How quickly kings and peasants, millionaires and paupers, become a common, undistinguished crowd! But the hero, the poet, the saint, defy the ages and remain luminous and separate like stars. They—

"Waged contention with their time's decay,
And of the past are all that cannot pass away."

The soul, which makes man immortal, has alone the power to make him beneficent and beautiful.

But in this highest kind of man, in whom soul—that is, faith, hope, love, courage, intellect—is supreme, we Americans, who are on the crest of the topmost waves of the stream of tendency, are not rich. We have our popular heroes; but so has every petty people, every tribe its heroes. The dithyrambic prose in which it is the fashion to celebrate our conspicuous men has a hollow sound, very like cant. A marvelous development of wealth and numbers has taken place in America; but what American—poet, philosopher, scientist, warrior, ruler, saint—is there who can take his place with the foremost men of all this world? The American people seem still to be somewhat in the position of our new millionaires: their fortune is above them, overshadows, and oppresses them. They live in fine houses, and have common thoughts; they have costly libraries, and cheap culture; and their rich clothing poorly hides their coarse breeding.

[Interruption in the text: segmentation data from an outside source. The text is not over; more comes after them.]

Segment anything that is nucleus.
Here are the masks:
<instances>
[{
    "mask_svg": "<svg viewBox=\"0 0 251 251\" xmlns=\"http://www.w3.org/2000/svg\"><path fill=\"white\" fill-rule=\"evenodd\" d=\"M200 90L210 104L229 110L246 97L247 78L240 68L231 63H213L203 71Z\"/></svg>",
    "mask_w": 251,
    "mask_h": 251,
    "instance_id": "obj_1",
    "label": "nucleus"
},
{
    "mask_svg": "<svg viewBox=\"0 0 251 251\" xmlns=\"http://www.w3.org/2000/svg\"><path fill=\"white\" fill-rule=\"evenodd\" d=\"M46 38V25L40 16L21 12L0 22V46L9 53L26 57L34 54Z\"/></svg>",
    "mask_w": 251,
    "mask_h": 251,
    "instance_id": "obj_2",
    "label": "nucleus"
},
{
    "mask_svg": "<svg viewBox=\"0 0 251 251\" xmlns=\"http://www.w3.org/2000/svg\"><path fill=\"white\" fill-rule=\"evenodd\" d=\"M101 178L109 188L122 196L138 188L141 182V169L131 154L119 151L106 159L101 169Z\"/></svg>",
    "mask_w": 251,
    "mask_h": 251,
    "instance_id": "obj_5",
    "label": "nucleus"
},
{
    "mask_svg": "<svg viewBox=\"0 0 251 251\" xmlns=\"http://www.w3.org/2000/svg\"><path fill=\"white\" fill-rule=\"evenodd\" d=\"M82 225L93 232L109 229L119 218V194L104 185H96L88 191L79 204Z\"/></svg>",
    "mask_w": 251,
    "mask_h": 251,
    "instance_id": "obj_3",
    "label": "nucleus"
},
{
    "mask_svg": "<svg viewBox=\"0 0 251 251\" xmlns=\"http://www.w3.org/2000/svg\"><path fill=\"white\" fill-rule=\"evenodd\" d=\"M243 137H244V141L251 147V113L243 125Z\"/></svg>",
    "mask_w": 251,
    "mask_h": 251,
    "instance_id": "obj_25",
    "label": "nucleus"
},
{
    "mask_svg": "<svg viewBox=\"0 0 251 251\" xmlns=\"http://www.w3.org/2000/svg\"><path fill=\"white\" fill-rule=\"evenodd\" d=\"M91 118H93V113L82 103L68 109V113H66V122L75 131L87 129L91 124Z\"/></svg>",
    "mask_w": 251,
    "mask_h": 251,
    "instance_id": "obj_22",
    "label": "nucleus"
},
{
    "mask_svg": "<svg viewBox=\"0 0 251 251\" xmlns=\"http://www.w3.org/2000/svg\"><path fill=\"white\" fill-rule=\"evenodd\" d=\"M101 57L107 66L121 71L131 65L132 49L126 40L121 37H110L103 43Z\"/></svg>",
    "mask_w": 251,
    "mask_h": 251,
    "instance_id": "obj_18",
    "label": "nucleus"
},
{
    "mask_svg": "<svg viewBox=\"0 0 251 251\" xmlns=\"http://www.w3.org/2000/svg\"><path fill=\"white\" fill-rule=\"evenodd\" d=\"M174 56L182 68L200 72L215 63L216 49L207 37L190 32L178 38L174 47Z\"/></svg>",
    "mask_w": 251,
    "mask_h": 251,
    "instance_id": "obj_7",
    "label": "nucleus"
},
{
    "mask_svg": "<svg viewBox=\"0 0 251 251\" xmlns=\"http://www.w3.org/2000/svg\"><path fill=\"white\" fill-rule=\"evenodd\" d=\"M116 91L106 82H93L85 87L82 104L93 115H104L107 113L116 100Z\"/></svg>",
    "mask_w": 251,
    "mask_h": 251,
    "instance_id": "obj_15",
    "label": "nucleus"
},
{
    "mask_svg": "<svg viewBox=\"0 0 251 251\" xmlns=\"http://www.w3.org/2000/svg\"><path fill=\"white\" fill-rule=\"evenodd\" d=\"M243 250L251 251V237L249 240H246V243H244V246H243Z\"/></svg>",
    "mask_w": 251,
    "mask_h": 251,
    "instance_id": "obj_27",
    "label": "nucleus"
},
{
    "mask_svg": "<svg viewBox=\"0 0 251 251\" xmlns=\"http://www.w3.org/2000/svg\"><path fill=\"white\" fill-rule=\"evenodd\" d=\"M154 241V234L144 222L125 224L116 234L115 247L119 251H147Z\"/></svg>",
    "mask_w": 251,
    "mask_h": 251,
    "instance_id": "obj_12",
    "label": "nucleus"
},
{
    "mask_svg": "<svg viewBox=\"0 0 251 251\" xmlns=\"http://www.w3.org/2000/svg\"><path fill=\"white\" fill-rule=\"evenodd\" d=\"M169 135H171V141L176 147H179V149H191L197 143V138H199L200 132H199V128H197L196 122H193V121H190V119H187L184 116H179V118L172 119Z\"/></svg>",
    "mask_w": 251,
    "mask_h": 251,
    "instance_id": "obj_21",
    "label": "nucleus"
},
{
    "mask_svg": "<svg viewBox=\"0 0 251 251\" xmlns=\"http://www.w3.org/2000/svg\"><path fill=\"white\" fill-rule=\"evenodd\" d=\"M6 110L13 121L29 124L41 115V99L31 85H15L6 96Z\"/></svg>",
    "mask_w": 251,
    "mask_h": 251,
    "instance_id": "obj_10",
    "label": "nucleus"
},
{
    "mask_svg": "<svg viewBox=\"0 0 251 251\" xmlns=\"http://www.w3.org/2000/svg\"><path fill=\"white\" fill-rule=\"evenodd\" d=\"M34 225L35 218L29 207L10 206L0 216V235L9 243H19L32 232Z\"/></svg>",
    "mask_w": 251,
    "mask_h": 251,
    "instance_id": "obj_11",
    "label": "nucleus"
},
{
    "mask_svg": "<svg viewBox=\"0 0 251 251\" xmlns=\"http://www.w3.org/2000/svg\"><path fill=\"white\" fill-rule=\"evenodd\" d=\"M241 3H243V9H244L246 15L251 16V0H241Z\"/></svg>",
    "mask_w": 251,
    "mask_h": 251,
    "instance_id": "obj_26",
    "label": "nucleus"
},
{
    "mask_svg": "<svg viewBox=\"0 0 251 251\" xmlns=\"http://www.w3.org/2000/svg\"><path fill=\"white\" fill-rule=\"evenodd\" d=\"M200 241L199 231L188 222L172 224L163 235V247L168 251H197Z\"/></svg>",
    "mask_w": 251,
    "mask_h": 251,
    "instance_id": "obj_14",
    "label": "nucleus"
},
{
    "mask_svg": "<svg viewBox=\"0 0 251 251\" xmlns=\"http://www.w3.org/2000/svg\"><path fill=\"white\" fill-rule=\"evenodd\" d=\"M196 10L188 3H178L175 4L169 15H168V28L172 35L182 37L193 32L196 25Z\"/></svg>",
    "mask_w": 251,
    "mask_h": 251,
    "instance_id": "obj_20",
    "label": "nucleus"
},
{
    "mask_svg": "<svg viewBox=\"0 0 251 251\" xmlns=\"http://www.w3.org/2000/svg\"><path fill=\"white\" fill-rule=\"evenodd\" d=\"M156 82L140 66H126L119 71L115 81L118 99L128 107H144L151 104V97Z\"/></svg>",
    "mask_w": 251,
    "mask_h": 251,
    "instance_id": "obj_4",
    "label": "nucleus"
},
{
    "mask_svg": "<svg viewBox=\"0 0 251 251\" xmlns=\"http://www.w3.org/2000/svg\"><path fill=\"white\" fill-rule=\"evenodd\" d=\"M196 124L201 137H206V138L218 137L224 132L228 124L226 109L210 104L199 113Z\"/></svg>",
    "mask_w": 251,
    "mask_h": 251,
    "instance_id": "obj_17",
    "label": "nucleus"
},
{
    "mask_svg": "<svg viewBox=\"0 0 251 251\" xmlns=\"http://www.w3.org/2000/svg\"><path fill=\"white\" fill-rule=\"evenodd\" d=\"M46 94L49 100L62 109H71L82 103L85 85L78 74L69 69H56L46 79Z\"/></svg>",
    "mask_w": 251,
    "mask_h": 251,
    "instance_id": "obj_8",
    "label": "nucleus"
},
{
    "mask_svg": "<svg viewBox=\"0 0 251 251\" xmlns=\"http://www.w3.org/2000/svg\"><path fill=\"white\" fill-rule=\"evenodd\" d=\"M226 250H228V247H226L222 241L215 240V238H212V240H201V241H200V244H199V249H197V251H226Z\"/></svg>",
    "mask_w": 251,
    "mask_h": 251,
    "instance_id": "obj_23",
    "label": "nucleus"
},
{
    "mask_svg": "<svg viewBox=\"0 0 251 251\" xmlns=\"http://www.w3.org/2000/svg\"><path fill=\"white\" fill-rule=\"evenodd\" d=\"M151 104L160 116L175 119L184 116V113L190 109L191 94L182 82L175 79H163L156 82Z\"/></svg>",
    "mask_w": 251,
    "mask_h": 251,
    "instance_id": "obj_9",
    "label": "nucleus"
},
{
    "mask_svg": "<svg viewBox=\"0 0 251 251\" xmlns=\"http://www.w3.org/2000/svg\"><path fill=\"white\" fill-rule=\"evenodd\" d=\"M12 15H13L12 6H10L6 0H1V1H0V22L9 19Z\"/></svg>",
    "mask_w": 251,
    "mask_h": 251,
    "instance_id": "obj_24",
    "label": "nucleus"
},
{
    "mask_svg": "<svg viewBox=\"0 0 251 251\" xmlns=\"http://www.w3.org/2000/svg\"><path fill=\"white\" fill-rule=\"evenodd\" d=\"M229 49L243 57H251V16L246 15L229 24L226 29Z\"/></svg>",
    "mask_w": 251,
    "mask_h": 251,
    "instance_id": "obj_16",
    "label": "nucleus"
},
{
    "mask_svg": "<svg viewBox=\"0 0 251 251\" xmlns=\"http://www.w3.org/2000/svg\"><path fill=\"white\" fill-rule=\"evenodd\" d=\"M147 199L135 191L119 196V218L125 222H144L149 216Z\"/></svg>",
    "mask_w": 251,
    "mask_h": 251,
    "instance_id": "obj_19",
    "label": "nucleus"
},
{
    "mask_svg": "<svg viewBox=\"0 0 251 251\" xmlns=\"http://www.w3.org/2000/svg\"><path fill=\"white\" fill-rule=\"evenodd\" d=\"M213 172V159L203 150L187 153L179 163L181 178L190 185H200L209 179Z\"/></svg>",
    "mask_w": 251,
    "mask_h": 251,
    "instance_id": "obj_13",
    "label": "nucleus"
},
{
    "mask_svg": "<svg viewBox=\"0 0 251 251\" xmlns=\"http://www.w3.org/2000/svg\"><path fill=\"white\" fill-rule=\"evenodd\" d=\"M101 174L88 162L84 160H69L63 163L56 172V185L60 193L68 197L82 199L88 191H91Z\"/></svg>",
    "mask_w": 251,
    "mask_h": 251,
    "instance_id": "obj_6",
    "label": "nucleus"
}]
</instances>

Nor does the tendency seem to be toward a nobler type of manhood.

The leaders of the Revolution, the framers of the Federal Constitution, the men who contended for State-rights, and still more those who led in the great struggle for human rights were of stronger and nobler mold than the politicians who now crowd the halls of Congress. The promise of a literature which a generation ago budded forth in New England was, it appears, delusive. What a sad book is not that recently issued from the press on the poets of America! It is the chapter on snakes in Ireland which we have all read,—there are none. And are not our literary men whom it is possible to admire and love either dead or old enough to die?

All this, however, need not be cause for discouragement, if in the generations which are springing up around us, and which are soon to enter upon the scene of active life, we could discover the boundless confidence, the high courage, the noble sentiments, which make the faults of youth more attractive than the formal virtues of a maturer age. But youth seems about to disappear from our life, to leave only children and men. For a true youth the age of chivalry has not passed, nor has the age of faith, nor the age of poetry, nor the age of aught that is godlike and ideal. To our young men, however, high thoughts and heroic sentiments are what they are to a railroad president or a bank cashier,—mere nonsense. Life for them is wholly prosaic and without illusions. They transform ideas into interests, faith into a speculation, and love into a financial transaction. They have no vague yearnings for what cannot be; hardly have they any passions. They are cold and calculating. They deny themselves, and do not believe in self-denial; they are active, and do not love labor; they are energetic, and have no enthusiasm; they approach life with the hard, mechanical thoughts with which a scientist studies matter. Their one idea is success, and success for them is money. Money means power, it means leisure, it means self-indulgence, it means display; it means, in a word, the thousand comforts and luxuries which, in their opinion, constitute the good of life.

In aristocratic societies the young have had a passion for distinction. They have held it to be an excellent thing to belong to a noble family, to occupy an elevated position, to wear the glittering badges of birth and of office. In ages of religious faith they have been smitten with the love of divine ideals; they have yearned for God, and given all the strength of their hearts to make his will prevail. But to our youth distinction of birth is fictitious, and God is problematic; and so they are left face to face with material aims and ends; and of such aims and ends money is the universal equivalent.

Now, it could not ever occur to me to think of denying that the basis of human life, individual and social, is material. Matter is part of our nature; we are bedded in it, and by it are nourished. It is the instrument we must use even when we think and love, when we hope and pray. Upon this foundation our spiritual being is built; upon this foundation our social welfare rests.

Concern for material interests is one of the chief causes of human progress; since nothing else so stimulates to effort, and effort is the law of growth. The savage who has no conception of money, but is satisfied with what Nature provides, remains forever a savage. Habits of industry, of order, of punctuality, of economy and thrift, are, to a great extent, the result of our money-getting propensities. Our material wants are more urgent, more irresistible; they press more constantly upon us than any other; and those whom they fail to rouse to exertion are, as a rule, hopelessly given over to indolence and sloth. In the stimulus of these lower needs, then, is found the impulse which drives men to labor; and without labor welfare is not possible.

The poor must work, if they would drink and eat;
The weak must work, if they in strength would grow;
The ignorant must work, if they would know;
The sad must work, if they sweet joy would meet.